PROBLEM A :: In the article on Trump's tariff threat and drug precursors, about how many Canadians died each day of drug overdoses in the first three months of 2024?
PROBLEM B :: Write the next part of the article on Trump's tariff threat and drug precursors, continuing from its last sentence.

Trump's tariff threat throws a spotlight on the whack-a-mole trade in drug precursors
CBC
President-elect Donald Trump this week cited drugs as a reason for his threat of crushing U.S. tariffs on Canadian imports.
"This Tariff will remain in effect until such time as Drugs, in particular Fentanyl, and all Illegal Aliens stop this Invasion of our Country!" Trump wrote on his social media platform Truth Social.
Canadian politicians have correctly pointed out that Canada and fellow tariff victim Mexico have little in common when it comes to the flow of illegal drugs (or migrants).
But it's also a fact that fentanyl production in Canada is booming as seizures at the border are dropping — which indicates that Canada has transformed from a buyer of fentanyl and methamphetamine into a significant producer and even exporter.
That domestic production depends on getting the ingredients into the country. Increasingly, as the drug industry moves into synthetics and away from dependence on plants like coca and poppies, efforts to counter drug trafficking are focusing on those ingredients and precursors.
It's possible that 2022 may be remembered as the worst of the fentanyl epidemic. Deaths in the U.S. from synthetic opioid overdoses, which started to rise sharply around 2014, appear to have peaked in that year and declined slightly in 2023.
Canada is also posting a slight decline in fatal drug overdoses, with about 21 deaths every day in the first three months of 2024, compared to 23 a day in the same period last year. (For comparison, about two Canadians per day die by homicide, and five die on the roads.)
But that sliver of good news cannot obscure the huge toll that fentanyl has taken on both countries.

COLLECTED MATERIAL ::
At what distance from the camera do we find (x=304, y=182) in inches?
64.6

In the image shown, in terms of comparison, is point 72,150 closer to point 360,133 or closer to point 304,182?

TASK RESPONSE A :: About 21 per day.

TASK RESPONSE B ::
Between 2016 and 2024, both countries lost about the same number of people to opioid toxicity that they lost in the Second World War — about 47,000 in Canada and about 400,000 in the U.S. As in war, fentanyl's victims are typically young.
So it's hardly surprising that fentanyl has become a political issue, and whether Trump's allegations against Canada are true or not, it's clearly in both countries' interests to do something about fentanyl.
The logic behind importing chemicals to manufacture fentanyl or meth — instead of producing them overseas and then importing the finished product — is not hard to understand.
China is the number-one source country for the chemicals used to make synthetic opioids. China executes people who make illegal fentanyl.
But that same Chinese government has long been willing to turn a blind eye to Chinese companies that sell chemicals others might use to make fentanyl elsewhere in the world. That fact has led the U.S. to sanction Chinese companies and individuals Washington accuses of profiting from the trade without facing consequences at home.
After sanctioning eight China-based chemical companies last year, the U.S. Department of Justice said the companies proved by their actions that they knew their products were being used for illicit purposes.